* [TEXT SEGMENT]:
Parkrun is a free weekly 5 kilometre run that to date more than 1,250,000 people have participated in( 1 ). It has been previously reported that parkrun is a cost-effective community based intervention for improving public health( 2 ). Previous research has investigated the breakfast habits and health in a nationally representative UK sample( 3 ), however less is known about the breakfast habits and health of recreational athletes. The aim of this study was to report the breakfasting habits, and measures of health of parkrunners in the UK.
Recreational runners based in the UK were recruited through parkrun, and were asked to complete a cross-sectional web-based survey, based on questionnaires used in a previously published study of breakfast habits( 3 ). A total of 1,053 parkrunners completed the survey. Ethical approval was granted from the University of Roehampton and permission was given by the parkrun research board.

* [AIM OF THE EXERCISE]: Rewrite the part of the parkrun study summary that begins with "Parkrun is a free" and stops after "parkrunners in the UK.", changing "recreational athletes" to "amateur runners".

Stored entries:

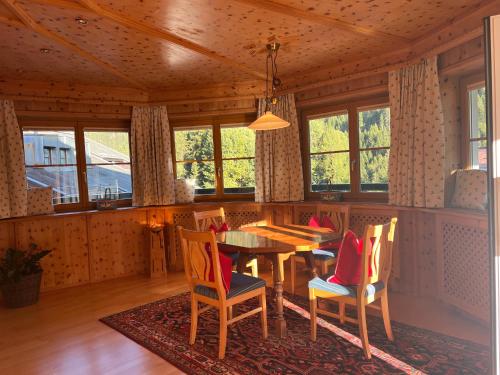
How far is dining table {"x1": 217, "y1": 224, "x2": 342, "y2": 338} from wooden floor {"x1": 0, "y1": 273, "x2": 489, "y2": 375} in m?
0.89

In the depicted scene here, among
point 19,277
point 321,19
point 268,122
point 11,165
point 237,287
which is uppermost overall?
point 321,19

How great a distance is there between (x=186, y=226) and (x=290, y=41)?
277cm

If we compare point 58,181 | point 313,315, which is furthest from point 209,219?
point 58,181

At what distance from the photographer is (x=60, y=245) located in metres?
4.38

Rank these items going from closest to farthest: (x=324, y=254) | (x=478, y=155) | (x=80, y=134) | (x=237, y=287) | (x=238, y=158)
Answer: (x=237, y=287)
(x=478, y=155)
(x=324, y=254)
(x=80, y=134)
(x=238, y=158)

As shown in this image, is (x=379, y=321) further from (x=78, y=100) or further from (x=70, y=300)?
(x=78, y=100)

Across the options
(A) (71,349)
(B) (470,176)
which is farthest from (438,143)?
(A) (71,349)

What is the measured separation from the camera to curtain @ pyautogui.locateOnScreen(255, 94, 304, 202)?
4.68 metres

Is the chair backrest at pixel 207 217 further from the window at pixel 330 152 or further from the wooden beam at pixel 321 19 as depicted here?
the wooden beam at pixel 321 19

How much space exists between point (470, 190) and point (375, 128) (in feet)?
4.27

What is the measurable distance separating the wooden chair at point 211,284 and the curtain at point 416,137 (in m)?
1.80

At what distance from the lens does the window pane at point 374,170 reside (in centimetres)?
409

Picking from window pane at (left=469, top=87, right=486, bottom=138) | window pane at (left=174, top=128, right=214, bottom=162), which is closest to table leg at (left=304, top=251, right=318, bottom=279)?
window pane at (left=469, top=87, right=486, bottom=138)

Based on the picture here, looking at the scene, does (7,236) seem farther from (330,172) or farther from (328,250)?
(330,172)
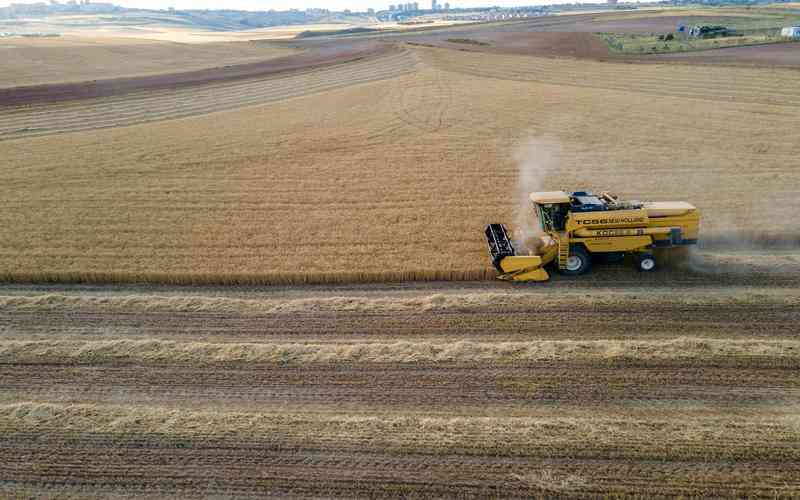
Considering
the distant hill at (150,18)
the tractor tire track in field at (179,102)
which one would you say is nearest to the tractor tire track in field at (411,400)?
the tractor tire track in field at (179,102)

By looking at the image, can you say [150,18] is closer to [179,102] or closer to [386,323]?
[179,102]

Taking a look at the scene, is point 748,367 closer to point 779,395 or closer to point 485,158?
point 779,395

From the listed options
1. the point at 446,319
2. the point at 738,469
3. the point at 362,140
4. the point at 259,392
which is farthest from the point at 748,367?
the point at 362,140

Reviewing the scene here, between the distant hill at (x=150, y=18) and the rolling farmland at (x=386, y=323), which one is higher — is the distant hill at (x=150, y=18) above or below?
above

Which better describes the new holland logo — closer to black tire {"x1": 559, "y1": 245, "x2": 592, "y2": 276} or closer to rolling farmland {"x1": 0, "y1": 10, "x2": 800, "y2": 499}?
black tire {"x1": 559, "y1": 245, "x2": 592, "y2": 276}

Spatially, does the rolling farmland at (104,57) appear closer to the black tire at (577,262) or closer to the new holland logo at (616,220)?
the black tire at (577,262)

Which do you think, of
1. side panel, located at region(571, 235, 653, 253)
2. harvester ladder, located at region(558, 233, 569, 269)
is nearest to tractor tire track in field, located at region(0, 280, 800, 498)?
harvester ladder, located at region(558, 233, 569, 269)

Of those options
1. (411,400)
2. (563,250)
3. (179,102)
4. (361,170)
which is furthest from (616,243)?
(179,102)
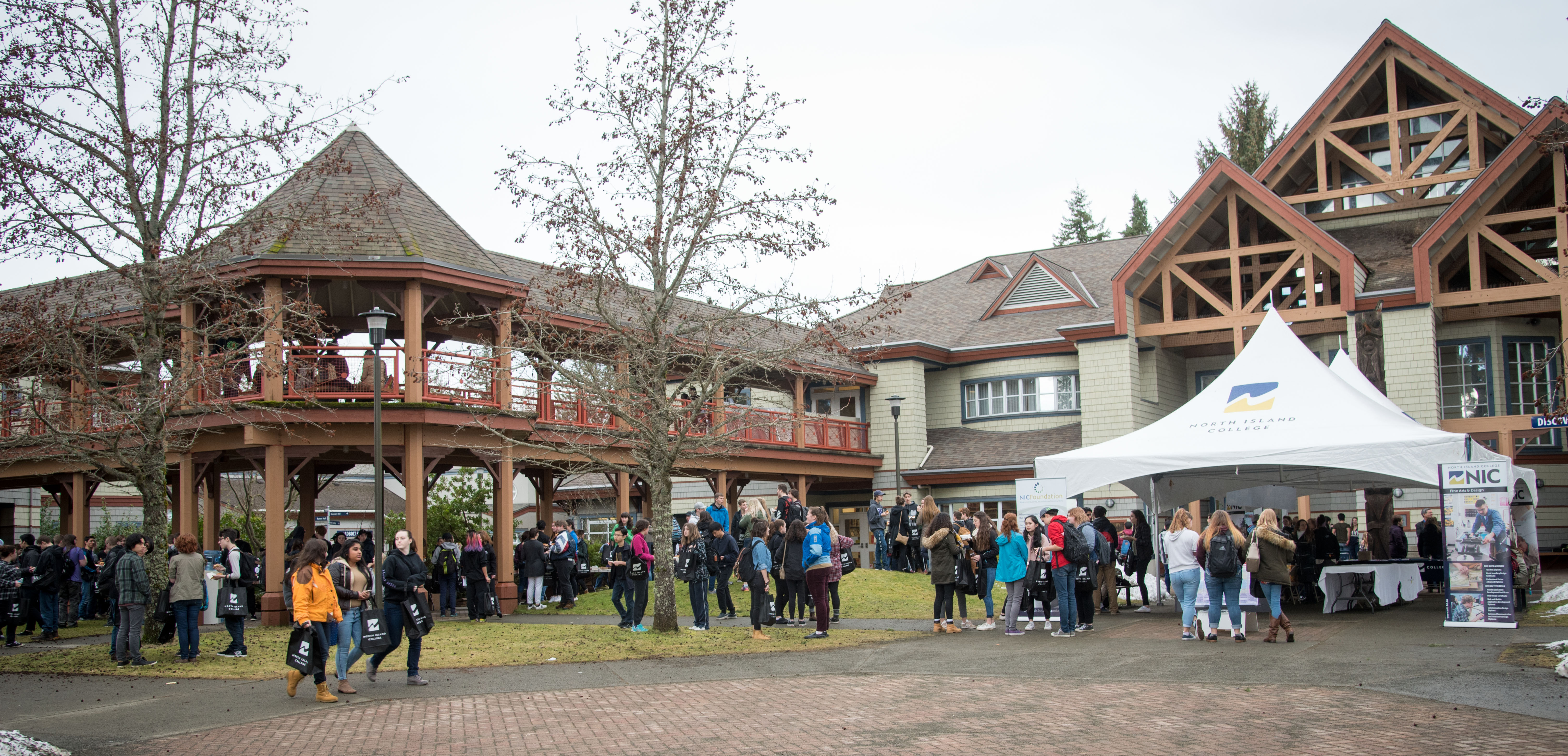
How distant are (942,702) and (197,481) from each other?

* [SOLUTION TO THIS PROBLEM]:
Parkrun is a free weekly 5 kilometre run that to date more than 1,250,000 people have participated in( 1 ). It has been previously reported that parkrun is a cost-effective community based intervention for improving public health( 2 ). Previous research has investigated the breakfast habits and health in a nationally representative UK sample( 3 ), however less is known about the breakfast habits and health of amateur runners. The aim of this study was to report the breakfasting habits, and measures of health of parkrunners in the UK.